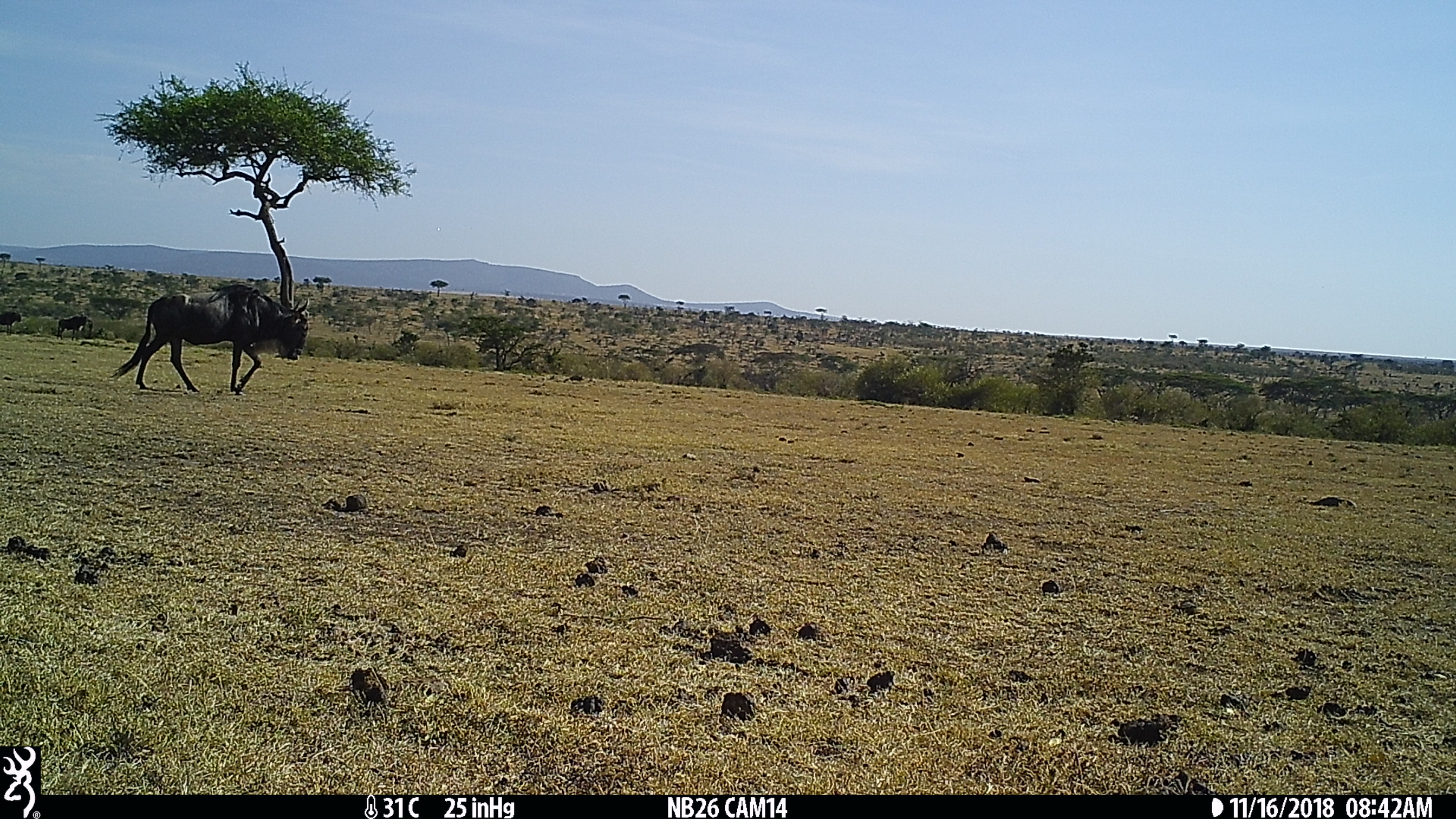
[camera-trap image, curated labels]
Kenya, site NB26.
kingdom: Animalia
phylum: Chordata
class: Mammalia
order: Artiodactyla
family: Bovidae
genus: Connochaetes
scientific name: Connochaetes taurinus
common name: blue wildebeest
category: wildebeest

(Activity):
Begin with the line holding "family: Bovidae" and end with the last line of the material. Write out those lines exactly, and only those.

(Output of the exercise):
family: Bovidae
genus: Connochaetes
scientific name: Connochaetes taurinus
common name: blue wildebeest
category: wildebeest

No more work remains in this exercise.